Cam Matheson: Tributes paid to councillor and activist, dead at 75, who ‘never minced words on right and wrong’
PUBLISHED: 16:23 27 December 2017 | UPDATED: 16:28 27 December 2017
Former Hackney councillor, activist and “great bloke” Cam Matheson has died at 75.
Cam was elected in 1990 but would end up resigning the Labour whip over the town hall’s failure to tackle the administrative crisis that engulfed it over the following decade.
His friend, Lea Bridge councillor Ian Rathbone (Lab), this week led tributes to a “great community activist” who was “never one to mince his words when it came to politics and what was right and what was wrong”.
“I’m glad we had someone who could speak their mind and the truth,” said Cllr Rathbone. “He wanted society to change and he set about trying to do that, whatever the personal cost.
“He supported the establishment of the Turkish and Kurdish communities in Hackney, being the first president of the Halkevi Centre, and he set Hackney on the road of recycling food at a time when it was not on the agenda. He was a pioneer, and a prophet, and great bloke who will be sadly missed.”

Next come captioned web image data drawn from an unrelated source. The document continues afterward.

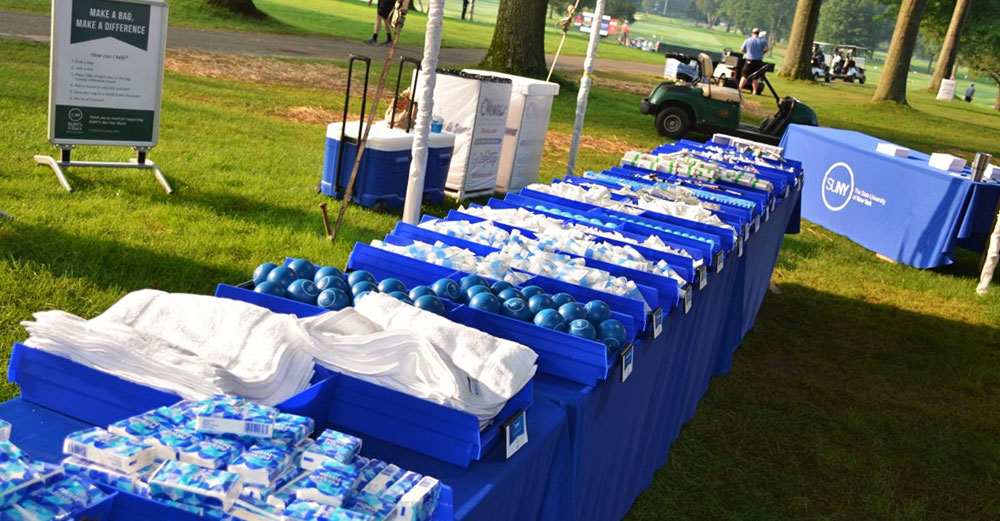 SUNY's Got Your Back goods line a table at the Dick's Sporting Goods Open in Endicott, NY.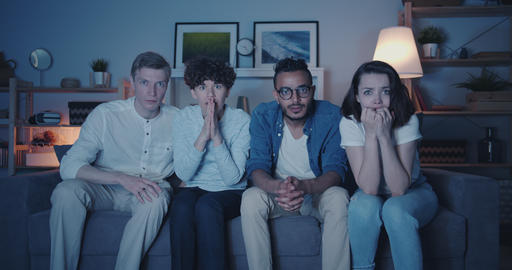 Frightened students watching thriller on TV with scared faces at night at home Filmmaterial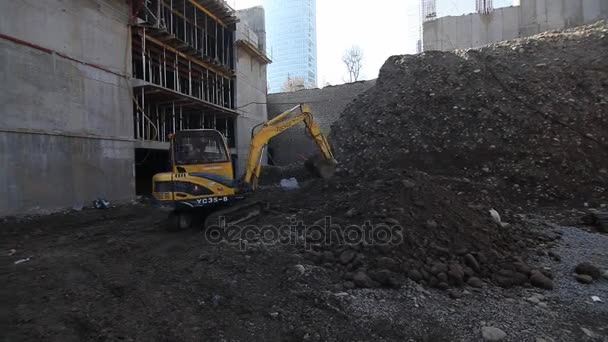 Excavator shovels dark soil and rubble on a construction site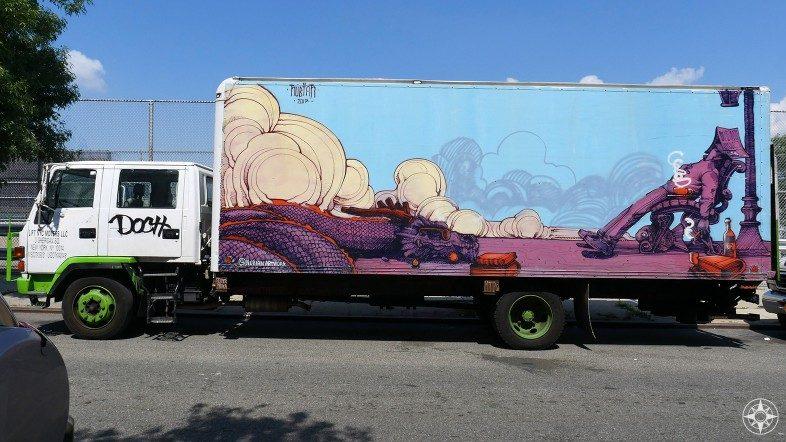 Sleeping reader and dragon urban art on truck by nubian art in Brooklyn NYC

Born in Scotland, Cam worked as an apprentice – first for a butcher, then as a colliery mechanic with the Scottish Coal Board. After finding himself out of work, he hitch-hiked to London in the early 1970s and at first worked as a “chambermaid”. According to long-term partner Julia Lafferty, he told his bemused employment agency that “you don’t need a fanny to make a bed”.

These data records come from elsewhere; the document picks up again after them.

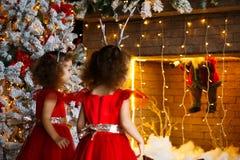 Dos niñas rizadas que miran la chimenea de la Navidad cerca de b fotos de archivo libres de regalías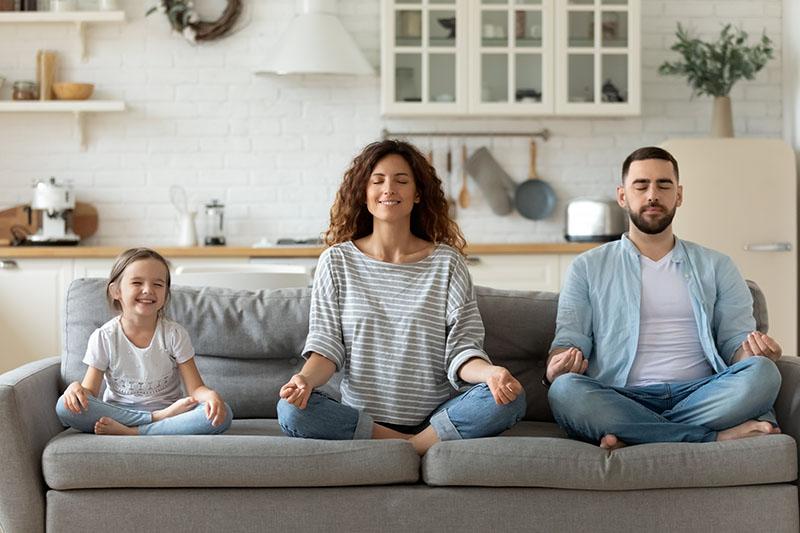 Familie sitter i sofa og mediterer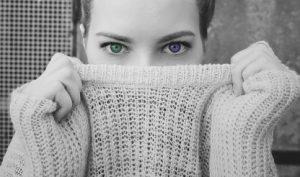 Женское лицо, наполовину закрытое воротником свитера. фото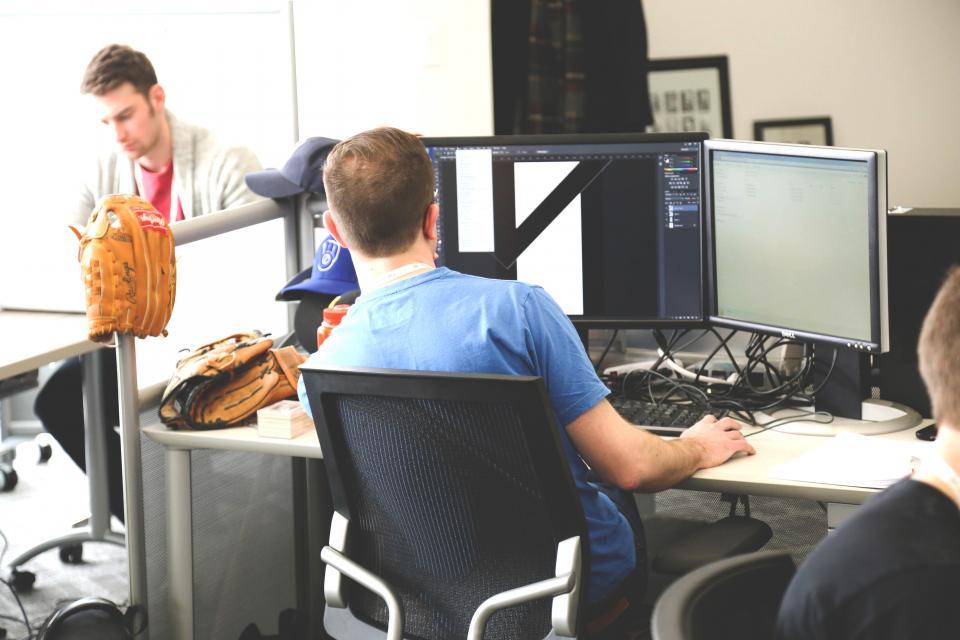 photoshop graphic design desktop computer monitors technology office desk working people team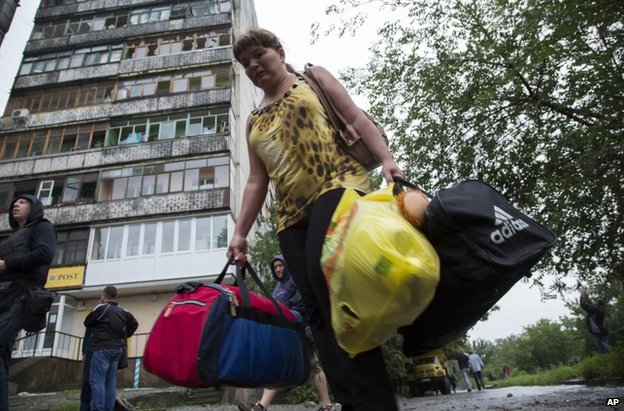 A woman leaves her shell-damaged block of flats in Luhansk, east Ukraine (8 July 2014)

He enrolled at Sussex University as a mature student aged 29 and went on to become union president, overseeing the establishment of the Mandela Scholarship for black South African students denied a university education under Apartheid. But he abandoned his studies after being offered a job with the Association of Scientific, Technical and Managerial Staffs (ASTMS) union.
Friend Tina Walsh, of Clapton, said: “Cam was larger than life and made such a good, true and powerful contribution to Hackney and particularly Clapton. I have great memories of his honesty and strength when speaking up on behalf of everyone. He will be very missed and irreplaceable.”
Cam’s funeral takes place on Friday and all are welcome. Speakers include Mehmet Ali Dikerdem, with whom Cam campaigned for the release of imprisoned members of the Turkish Peace Association in the 1980s.
The ceremony is at 3pm at the City of London Cemetery, Manor Park.